=== Record list ===

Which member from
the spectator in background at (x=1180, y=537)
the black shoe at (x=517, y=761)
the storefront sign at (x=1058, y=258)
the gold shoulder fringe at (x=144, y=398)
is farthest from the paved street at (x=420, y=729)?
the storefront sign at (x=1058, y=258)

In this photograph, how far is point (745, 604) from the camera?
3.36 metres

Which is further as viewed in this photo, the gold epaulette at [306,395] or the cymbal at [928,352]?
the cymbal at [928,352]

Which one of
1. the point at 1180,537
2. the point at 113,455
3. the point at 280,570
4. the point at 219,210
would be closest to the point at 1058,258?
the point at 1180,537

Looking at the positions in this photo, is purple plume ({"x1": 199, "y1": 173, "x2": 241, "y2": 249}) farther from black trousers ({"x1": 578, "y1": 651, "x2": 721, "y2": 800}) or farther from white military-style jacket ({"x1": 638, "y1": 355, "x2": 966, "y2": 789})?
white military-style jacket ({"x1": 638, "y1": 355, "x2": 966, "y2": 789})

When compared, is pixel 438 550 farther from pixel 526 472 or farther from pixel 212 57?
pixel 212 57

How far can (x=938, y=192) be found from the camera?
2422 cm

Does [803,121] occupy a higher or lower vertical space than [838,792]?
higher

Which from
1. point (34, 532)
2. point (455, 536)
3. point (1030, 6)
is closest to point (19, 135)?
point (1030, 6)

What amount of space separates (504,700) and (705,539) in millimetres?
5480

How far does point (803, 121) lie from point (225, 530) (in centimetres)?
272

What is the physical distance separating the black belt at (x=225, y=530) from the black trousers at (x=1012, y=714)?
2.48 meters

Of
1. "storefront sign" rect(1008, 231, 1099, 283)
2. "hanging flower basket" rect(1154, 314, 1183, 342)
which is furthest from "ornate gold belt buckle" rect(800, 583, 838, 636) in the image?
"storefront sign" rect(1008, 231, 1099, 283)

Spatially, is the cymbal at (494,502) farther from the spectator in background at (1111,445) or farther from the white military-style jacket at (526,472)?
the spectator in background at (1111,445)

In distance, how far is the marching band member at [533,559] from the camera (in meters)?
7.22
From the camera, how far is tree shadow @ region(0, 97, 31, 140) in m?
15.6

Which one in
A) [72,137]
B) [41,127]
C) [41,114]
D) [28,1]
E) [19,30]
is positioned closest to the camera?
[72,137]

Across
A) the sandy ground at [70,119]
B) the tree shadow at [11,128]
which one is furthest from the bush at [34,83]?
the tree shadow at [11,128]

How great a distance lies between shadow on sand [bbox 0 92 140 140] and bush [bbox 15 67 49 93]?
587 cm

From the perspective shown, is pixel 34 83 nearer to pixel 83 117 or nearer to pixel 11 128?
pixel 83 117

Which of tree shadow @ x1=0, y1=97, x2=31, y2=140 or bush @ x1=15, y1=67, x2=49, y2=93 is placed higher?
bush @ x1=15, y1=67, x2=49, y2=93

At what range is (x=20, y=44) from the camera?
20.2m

===

Carry over the lines of the listing starting with the line containing "How far does" and going on through the line containing "2.48 meters", including both. Keep each line as it stands, but raise every distance value in the answers by 46.

How far does point (803, 121) lie from point (225, 530) (in centimetres)?
318

What is the physical distance separating the black belt at (x=225, y=530) from the black trousers at (x=1012, y=714)?
48.48 meters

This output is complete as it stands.